■ Exercise input
------------------------------------------------------------------------

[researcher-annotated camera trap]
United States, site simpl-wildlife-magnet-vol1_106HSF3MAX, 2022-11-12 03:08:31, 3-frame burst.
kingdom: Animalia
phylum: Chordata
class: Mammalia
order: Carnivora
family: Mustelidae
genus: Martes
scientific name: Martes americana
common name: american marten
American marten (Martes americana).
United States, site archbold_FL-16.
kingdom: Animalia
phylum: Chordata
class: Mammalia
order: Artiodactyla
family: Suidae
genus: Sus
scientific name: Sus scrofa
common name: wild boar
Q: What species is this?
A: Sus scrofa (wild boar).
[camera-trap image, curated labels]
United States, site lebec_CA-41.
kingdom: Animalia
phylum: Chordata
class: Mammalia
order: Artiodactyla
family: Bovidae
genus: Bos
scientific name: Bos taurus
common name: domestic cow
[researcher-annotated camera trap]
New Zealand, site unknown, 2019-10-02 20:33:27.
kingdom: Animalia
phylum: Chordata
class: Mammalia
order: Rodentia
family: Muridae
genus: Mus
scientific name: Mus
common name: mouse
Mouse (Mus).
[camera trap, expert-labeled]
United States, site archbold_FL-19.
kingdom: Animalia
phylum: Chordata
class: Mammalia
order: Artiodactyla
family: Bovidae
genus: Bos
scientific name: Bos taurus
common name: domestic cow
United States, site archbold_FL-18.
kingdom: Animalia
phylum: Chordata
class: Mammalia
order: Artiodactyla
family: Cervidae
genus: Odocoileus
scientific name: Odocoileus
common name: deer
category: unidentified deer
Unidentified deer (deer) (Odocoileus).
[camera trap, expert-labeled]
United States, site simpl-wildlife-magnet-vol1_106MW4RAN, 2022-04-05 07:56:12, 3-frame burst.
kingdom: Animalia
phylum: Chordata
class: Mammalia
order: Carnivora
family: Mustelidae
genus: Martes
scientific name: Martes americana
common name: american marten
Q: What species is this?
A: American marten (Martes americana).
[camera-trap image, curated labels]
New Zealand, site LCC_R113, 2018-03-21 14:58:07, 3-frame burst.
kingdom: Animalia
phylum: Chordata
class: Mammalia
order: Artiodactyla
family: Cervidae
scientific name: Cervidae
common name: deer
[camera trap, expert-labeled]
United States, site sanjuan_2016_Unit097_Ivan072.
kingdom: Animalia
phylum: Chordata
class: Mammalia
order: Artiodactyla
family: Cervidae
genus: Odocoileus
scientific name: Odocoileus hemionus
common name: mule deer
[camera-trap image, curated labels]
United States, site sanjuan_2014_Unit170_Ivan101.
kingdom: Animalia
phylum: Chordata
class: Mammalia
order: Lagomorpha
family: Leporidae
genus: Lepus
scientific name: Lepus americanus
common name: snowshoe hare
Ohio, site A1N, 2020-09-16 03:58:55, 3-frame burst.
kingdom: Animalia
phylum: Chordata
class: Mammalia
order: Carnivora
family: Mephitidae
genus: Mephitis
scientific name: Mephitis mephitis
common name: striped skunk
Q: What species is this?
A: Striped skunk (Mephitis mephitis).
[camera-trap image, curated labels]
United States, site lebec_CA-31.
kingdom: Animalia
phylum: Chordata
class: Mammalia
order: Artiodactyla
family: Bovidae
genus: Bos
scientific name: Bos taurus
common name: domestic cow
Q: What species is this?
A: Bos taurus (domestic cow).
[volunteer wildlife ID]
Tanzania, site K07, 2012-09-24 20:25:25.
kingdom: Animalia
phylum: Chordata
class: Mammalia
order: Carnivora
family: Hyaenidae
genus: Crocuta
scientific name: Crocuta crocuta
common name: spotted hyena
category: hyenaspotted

------------------------------------------------------------------------

Each record above is to be restated word for word.

[researcher-annotated camera trap]
United States, site simpl-wildlife-magnet-vol1_106HSF3MAX, 2022-11-12 03:08:31, 3-frame burst.
kingdom: Animalia
phylum: Chordata
class: Mammalia
order: Carnivora
family: Mustelidae
genus: Martes
scientific name: Martes americana
common name: american marten
American marten (Martes americana).
United States, site archbold_FL-16.
kingdom: Animalia
phylum: Chordata
class: Mammalia
order: Artiodactyla
family: Suidae
genus: Sus
scientific name: Sus scrofa
common name: wild boar
Q: What species is this?
A: Sus scrofa (wild boar).
[camera-trap image, curated labels]
United States, site lebec_CA-41.
kingdom: Animalia
phylum: Chordata
class: Mammalia
order: Artiodactyla
family: Bovidae
genus: Bos
scientific name: Bos taurus
common name: domestic cow
[researcher-annotated camera trap]
New Zealand, site unknown, 2019-10-02 20:33:27.
kingdom: Animalia
phylum: Chordata
class: Mammalia
order: Rodentia
family: Muridae
genus: Mus
scientific name: Mus
common name: mouse
Mouse (Mus).
[camera trap, expert-labeled]
United States, site archbold_FL-19.
kingdom: Animalia
phylum: Chordata
class: Mammalia
order: Artiodactyla
family: Bovidae
genus: Bos
scientific name: Bos taurus
common name: domestic cow
United States, site archbold_FL-18.
kingdom: Animalia
phylum: Chordata
class: Mammalia
order: Artiodactyla
family: Cervidae
genus: Odocoileus
scientific name: Odocoileus
common name: deer
category: unidentified deer
Unidentified deer (deer) (Odocoileus).
[camera trap, expert-labeled]
United States, site simpl-wildlife-magnet-vol1_106MW4RAN, 2022-04-05 07:56:12, 3-frame burst.
kingdom: Animalia
phylum: Chordata
class: Mammalia
order: Carnivora
family: Mustelidae
genus: Martes
scientific name: Martes americana
common name: american marten
Q: What species is this?
A: American marten (Martes americana).
[camera-trap image, curated labels]
New Zealand, site LCC_R113, 2018-03-21 14:58:07, 3-frame burst.
kingdom: Animalia
phylum: Chordata
class: Mammalia
order: Artiodactyla
family: Cervidae
scientific name: Cervidae
common name: deer
[camera trap, expert-labeled]
United States, site sanjuan_2016_Unit097_Ivan072.
kingdom: Animalia
phylum: Chordata
class: Mammalia
order: Artiodactyla
family: Cervidae
genus: Odocoileus
scientific name: Odocoileus hemionus
common name: mule deer
[camera-trap image, curated labels]
United States, site sanjuan_2014_Unit170_Ivan101.
kingdom: Animalia
phylum: Chordata
class: Mammalia
order: Lagomorpha
family: Leporidae
genus: Lepus
scientific name: Lepus americanus
common name: snowshoe hare
Ohio, site A1N, 2020-09-16 03:58:55, 3-frame burst.
kingdom: Animalia
phylum: Chordata
class: Mammalia
order: Carnivora
family: Mephitidae
genus: Mephitis
scientific name: Mephitis mephitis
common name: striped skunk
Q: What species is this?
A: Striped skunk (Mephitis mephitis).
[camera-trap image, curated labels]
United States, site lebec_CA-31.
kingdom: Animalia
phylum: Chordata
class: Mammalia
order: Artiodactyla
family: Bovidae
genus: Bos
scientific name: Bos taurus
common name: domestic cow
Q: What species is this?
A: Bos taurus (domestic cow).
[volunteer wildlife ID]
Tanzania, site K07, 2012-09-24 20:25:25.
kingdom: Animalia
phylum: Chordata
class: Mammalia
order: Carnivora
family: Hyaenidae
genus: Crocuta
scientific name: Crocuta crocuta
common name: spotted hyena
category: hyenaspotted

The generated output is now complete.